Neyse sonunda 4 kitapla yola çıkmayı başardım, üç kitabı valize koyup 1 tanesini yolda okumak üzere yanıma aldım. Son kitap alışverişinde Zülfü Livanelinin aklıma gelen ve okumadığım bütün kitaplarını almıştım. Yolda yanımdaki iki Zülfü Livaneli kitabından biri olan “Bir Kedi, Bir Adam, Bir Ölüm”ü okumaya başladım. Şimdiye kadar okuduğum tüm Zülfü Livaneli kitapları gibi su gibi aktı gitti. Öncelikle şimdiye kadar hiç okumadığım tarzda yazılmış bir romandı.

bir kedi bir adam bir ölüm

İsveç’e mülteci olarak gelen Sami Baran’ın hikayesini yine bir mülteci olan arkadaşı romanlaştırmak istiyor. Sami arkadaşının teklifini kabul etmekle birlikte, kendisi ile pazarlık ederek, kitabın biten  bölümlerini okuyup, istediği tüm değişiklikleri yapabileceği konusunda söz alıyor. Ancak kitap şekillenmeye başladıkça yapacağı düzeltmelerin kitabı nerede ise yeniden yazmakla eşdeğer olduğunu farkedip, her bir bölümün ardına eklenecek olan kendi hikayesini yazmaya başlıyor. İşte böylece, dönüşümlü olarak yazarın ve  baş kahramanının ağzından dinliyorsunuz hikayeyi.

Sami aslında apolitik, ne sağcı ne de solcu iken kendisini mülteci olarak Stockholm’de bulmuş bir adam. Acı bir hikayesi var, ancak hikayeyi kitabın ortalarına doğru kendi ağzından dinliyoruz. Bir psikiyatri kliniğinde tedavi görürken tesadüf eseri eski  ve gözden düşmüş bir bakanla karşılaşıyor. Bu ona hayatının en çok unutmaya çalıştığı dönemini hatırlatıyor ve ardından bir cinayet planı ortaya çıkıyor.
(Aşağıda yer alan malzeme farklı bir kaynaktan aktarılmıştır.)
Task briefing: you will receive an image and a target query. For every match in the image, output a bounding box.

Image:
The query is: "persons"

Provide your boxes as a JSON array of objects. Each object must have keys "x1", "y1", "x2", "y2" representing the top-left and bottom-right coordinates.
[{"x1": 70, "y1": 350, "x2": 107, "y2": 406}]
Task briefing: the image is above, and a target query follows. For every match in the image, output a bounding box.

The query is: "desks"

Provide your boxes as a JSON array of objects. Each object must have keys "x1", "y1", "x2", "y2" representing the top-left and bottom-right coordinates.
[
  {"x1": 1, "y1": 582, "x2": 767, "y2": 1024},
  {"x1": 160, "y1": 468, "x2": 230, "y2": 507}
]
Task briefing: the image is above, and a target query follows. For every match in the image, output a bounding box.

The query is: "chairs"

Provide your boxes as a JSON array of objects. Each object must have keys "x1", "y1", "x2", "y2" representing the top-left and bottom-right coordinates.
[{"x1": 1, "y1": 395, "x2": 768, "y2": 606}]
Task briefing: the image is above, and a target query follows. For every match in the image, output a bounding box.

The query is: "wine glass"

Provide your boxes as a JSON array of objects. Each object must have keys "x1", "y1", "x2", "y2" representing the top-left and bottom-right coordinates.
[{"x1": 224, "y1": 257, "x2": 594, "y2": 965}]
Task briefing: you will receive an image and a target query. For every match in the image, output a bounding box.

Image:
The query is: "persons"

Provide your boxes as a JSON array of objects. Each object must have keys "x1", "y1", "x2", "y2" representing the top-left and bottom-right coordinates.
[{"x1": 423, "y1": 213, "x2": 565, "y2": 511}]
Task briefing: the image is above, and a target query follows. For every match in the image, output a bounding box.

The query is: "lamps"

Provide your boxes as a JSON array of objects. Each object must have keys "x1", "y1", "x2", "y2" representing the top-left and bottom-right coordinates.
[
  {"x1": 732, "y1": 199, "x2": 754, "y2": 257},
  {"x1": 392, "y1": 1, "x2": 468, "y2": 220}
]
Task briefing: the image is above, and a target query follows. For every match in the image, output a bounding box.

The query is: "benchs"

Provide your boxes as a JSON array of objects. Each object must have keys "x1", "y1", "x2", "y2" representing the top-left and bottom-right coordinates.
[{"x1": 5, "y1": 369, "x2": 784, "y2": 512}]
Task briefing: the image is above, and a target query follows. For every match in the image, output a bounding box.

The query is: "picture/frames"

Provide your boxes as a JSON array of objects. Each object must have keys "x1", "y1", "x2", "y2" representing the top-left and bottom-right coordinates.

Kitapta ölüm ve adam daha baskın karakterler ancak kedi o kadar işlenmemiş aslında. Yine de Sami’nin kedisi Sirikit için yaptığı tespitler akılda kalıcı. Burada paylaştığım “get inspired and be more dog” videosundan sonra buyrun burada Sami’nin kedi ve köpeklere bakışını görün:

“Ben ömrüm boyunca bir köpek olarak yaşamıştım ama artık kesin kararım bir kediye dönüşmekti. Kedi olacaktım. … Artık hayatımda bir köpek gibi yaltaklanmalara, bağlanmalara, başkalarını kendime bağlama çabalarına, başımı okşatmaya, sevgi ve sıcaklık ihtiyacı içinde insanların bacaklarına sürünmeye, kuyruğumla birlikte tüylü kıçımıda sallayarak sevimli görünme gayretine hiç yer yoktu.  Uzun zaman önce bırakmıştım bunları. Köpek olduğum yıllarda hepsini yapmıştım, hem de fazla fazla; ama bu beni felakete götürmüştü. Ölümün kıyısına gelmiştim…”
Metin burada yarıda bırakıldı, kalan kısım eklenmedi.